▸ **REQUIREMENT**
The listing below holds a line with "genus: Leopardus" and a line with "scientific name: Tamiasciurus douglasii". Reproduce those two lines exactly, plus everything between them.

▸ **MATERIAL PROVIDED**
=-=-=-=-=

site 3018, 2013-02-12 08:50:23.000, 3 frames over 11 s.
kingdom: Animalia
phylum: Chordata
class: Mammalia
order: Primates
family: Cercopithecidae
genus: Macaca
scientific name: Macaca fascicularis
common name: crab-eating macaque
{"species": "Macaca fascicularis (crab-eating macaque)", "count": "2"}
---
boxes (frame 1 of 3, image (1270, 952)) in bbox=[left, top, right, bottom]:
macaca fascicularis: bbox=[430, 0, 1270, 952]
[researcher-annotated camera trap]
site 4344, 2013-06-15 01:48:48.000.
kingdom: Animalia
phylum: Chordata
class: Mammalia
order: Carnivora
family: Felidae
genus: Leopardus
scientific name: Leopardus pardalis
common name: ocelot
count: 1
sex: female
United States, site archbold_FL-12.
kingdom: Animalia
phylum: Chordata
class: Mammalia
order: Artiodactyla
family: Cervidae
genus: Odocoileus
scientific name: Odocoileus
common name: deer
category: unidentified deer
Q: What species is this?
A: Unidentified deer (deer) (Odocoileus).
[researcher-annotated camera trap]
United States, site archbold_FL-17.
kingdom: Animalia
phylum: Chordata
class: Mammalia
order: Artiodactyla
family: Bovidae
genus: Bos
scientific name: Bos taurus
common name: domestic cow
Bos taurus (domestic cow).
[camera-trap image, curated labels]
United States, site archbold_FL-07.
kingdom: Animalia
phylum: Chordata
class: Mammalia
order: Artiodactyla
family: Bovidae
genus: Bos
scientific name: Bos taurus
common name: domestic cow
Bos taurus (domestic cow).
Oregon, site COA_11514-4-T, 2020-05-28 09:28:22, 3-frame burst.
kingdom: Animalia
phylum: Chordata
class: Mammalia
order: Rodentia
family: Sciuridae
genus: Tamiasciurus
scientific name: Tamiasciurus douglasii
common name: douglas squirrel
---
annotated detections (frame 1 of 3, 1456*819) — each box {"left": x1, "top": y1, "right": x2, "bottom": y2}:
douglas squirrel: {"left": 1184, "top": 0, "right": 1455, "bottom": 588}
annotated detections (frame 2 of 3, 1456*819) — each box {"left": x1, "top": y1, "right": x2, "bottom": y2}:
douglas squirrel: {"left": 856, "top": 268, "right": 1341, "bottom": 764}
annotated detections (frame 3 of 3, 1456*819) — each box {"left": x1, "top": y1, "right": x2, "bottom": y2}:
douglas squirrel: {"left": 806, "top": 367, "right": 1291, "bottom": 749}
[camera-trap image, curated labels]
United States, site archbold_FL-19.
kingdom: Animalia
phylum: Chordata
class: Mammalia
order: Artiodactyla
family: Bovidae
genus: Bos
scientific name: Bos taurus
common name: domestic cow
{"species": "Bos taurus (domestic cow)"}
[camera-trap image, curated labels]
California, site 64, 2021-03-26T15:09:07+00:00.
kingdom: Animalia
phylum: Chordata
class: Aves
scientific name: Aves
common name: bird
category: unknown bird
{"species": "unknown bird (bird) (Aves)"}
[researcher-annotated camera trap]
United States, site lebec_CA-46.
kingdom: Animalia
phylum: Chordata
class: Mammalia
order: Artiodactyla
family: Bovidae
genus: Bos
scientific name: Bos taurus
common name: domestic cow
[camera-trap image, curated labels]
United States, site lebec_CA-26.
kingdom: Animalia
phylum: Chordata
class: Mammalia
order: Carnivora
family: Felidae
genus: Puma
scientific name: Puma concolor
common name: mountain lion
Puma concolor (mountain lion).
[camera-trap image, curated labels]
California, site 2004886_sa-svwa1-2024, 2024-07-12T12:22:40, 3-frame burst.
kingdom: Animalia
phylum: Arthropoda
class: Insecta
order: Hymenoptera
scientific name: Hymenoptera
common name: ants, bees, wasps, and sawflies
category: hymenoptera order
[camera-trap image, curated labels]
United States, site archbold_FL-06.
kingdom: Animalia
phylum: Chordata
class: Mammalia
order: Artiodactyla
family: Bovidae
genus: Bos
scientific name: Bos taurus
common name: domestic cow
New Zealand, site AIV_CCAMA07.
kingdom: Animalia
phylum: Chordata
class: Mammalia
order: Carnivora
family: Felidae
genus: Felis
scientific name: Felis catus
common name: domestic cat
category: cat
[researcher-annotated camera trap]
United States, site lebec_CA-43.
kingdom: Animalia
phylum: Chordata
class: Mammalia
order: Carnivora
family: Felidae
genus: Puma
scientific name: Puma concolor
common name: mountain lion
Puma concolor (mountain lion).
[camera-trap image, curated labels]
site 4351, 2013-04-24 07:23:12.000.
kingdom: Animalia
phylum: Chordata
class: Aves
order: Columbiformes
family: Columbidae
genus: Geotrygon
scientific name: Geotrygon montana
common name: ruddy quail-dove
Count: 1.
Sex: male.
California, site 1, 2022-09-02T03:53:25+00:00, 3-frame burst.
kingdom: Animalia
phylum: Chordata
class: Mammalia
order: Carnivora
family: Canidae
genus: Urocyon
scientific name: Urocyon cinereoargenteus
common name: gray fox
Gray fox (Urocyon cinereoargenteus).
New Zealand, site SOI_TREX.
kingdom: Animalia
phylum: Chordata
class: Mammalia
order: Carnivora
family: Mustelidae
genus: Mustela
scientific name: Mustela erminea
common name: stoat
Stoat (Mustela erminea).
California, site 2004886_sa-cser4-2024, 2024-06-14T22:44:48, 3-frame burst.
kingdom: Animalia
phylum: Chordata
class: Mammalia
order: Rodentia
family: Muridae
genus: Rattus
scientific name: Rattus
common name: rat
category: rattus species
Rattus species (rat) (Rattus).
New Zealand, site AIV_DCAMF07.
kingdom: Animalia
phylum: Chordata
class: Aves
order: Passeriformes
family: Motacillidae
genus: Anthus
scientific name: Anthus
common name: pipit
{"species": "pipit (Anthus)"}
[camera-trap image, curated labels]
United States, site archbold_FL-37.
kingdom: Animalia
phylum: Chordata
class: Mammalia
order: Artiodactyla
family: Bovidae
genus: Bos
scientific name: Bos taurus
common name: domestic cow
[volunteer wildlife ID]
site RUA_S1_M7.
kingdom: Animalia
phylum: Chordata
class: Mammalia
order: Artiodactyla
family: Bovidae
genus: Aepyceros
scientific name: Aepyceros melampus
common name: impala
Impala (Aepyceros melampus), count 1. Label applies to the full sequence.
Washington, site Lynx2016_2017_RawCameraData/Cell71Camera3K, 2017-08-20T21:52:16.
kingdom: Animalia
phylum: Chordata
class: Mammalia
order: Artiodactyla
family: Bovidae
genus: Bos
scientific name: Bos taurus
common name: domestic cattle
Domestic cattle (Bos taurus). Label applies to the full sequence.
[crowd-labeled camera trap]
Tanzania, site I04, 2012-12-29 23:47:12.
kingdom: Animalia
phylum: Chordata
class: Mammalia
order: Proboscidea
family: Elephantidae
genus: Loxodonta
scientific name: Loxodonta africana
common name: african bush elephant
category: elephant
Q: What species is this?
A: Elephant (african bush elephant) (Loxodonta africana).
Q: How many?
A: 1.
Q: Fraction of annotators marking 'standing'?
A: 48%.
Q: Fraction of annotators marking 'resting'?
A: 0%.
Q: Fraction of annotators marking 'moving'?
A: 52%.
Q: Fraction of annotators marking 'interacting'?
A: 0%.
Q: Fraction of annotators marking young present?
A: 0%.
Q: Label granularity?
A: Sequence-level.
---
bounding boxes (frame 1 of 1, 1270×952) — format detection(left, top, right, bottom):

=-=-=-=-=

▸ **RESULT OF THIS TASK**
genus: Leopardus
scientific name: Leopardus pardalis
common name: ocelot
count: 1
sex: female
United States, site archbold_FL-12.
kingdom: Animalia
phylum: Chordata
class: Mammalia
order: Artiodactyla
family: Cervidae
genus: Odocoileus
scientific name: Odocoileus
common name: deer
category: unidentified deer
Q: What species is this?
A: Unidentified deer (deer) (Odocoileus).
[researcher-annotated camera trap]
United States, site archbold_FL-17.
kingdom: Animalia
phylum: Chordata
class: Mammalia
order: Artiodactyla
family: Bovidae
genus: Bos
scientific name: Bos taurus
common name: domestic cow
Bos taurus (domestic cow).
[camera-trap image, curated labels]
United States, site archbold_FL-07.
kingdom: Animalia
phylum: Chordata
class: Mammalia
order: Artiodactyla
family: Bovidae
genus: Bos
scientific name: Bos taurus
common name: domestic cow
Bos taurus (domestic cow).
Oregon, site COA_11514-4-T, 2020-05-28 09:28:22, 3-frame burst.
kingdom: Animalia
phylum: Chordata
class: Mammalia
order: Rodentia
family: Sciuridae
genus: Tamiasciurus
scientific name: Tamiasciurus douglasii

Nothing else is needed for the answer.